In any event, beyond the employee’s request, the guidance also advises employers to keep documentation showing how they determine the amount of paid leave to provide. This documentation should include records showing how the employer determined the amount of wages to pay during leave (for example, records showing how the employer calculated the employee’s regular rate). The documentation should also include copies of the employer’s IRS forms 941 and 7200. Employers should keep these documents for at least four years.
Credits for Employee Retention under the CARES Act
Among (many) other things, the CARES Act authorizes new tax credits for employers affected by coronavirus-related shutdowns.
To qualify for the credits, an employer must experience either (a) a full or partial shutdown because of a government order related to COVID-19, or (b) a decline in revenue of 50% or more from the same period last year. Employers meeting these conditions can take a tax credit of up to 50% of wages paid to an employee between March 12, 2020, and the end of the year.
The credit caps out at the first $10,000 in wages paid to an employee (meaning the employer can take a maximum $5,000 credit). Which wages are eligible for a credit depends on the employer’s size. If the employer has 100 or fewer employees, it can take a credit for wages paid to any employee. If it has more than 100, it can take a credit only for wages paid to employees not working because of a coronavirus-related shutdown or substantial decline in revenue.

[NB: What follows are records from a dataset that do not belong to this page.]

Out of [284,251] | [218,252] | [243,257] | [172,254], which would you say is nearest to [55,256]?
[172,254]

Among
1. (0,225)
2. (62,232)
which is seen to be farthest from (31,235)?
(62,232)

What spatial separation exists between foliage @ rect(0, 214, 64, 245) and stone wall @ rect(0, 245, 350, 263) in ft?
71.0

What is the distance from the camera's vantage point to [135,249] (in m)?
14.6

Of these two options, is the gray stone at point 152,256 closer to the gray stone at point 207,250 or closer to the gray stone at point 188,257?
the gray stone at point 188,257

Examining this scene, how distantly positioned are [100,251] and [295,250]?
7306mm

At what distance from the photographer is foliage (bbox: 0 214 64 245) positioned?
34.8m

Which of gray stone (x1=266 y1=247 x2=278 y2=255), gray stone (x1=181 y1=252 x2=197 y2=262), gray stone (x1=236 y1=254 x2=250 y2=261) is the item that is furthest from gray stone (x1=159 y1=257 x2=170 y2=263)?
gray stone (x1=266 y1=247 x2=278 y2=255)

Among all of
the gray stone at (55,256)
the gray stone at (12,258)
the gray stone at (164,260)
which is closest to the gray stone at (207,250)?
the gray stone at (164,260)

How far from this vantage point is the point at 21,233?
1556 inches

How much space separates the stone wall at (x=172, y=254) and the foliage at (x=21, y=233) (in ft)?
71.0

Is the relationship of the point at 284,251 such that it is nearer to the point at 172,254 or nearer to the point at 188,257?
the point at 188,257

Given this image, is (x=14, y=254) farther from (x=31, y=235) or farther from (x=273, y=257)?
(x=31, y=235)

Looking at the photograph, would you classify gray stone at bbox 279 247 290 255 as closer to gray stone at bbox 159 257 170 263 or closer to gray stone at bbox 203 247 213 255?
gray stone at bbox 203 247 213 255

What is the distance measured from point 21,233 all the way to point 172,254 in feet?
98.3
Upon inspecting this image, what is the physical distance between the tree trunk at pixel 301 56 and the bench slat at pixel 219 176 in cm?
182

In its new guidance, the IRS addresses a short-lived controversy over whether large employers can take a credit for wages paid to part-time employees. Some employers wanted to take a partial credit for employees whose schedules had been reduced but who continued to receive full pay. Early guidance left that issue unresolved. The new guidance, however, states that employers may take a credit for wages paid during any “time that [sic] the employee is not providing services.” That language suggests that big employers can take at least a partial credit.
The guidance also explains that employers can claim the CARES Act credit the same way they claim FFCRA credits. Instead of paying now and seeking reimbursement later, they can withhold taxes they would otherwise deposit each quarter with the IRS. And if their credits exceed their tax liability, they can seek an advance refund by filing a form 7200.
The IRS also reiterated that employers may not claim overlapping credits or benefits. While employers may claim a credit for both FFCRA leave and CARES Act wages, they may not claim both credits for the same wages. In other words, wages paid to employees on FFCRA leave are ineligible for a credit under the CARES Act. Similarly, employers cannot claim a CARES Act credit for wages paid by a loan under the new Paycheck Protection Program. That program provides low-interest, forgivable loans to small businesses affected by the COVID-19 crisis.
The IRS and other federal agencies are issuing new guidance related to the coronavirus-relief laws daily, if not hourly. The Littler Workplace Policy Institute (WPI) will continue to provide updates on these developments. Employers looking to navigate this regulatory whirlwind should consult experienced counsel.
1 For a helpful analysis on this point, see Jeff Nowak, IRS Limits the Number of Caretakers for Paid Leave, Outlines the Documentation Required to Take Leave, FMLA Insights (Apr. 1, 2020).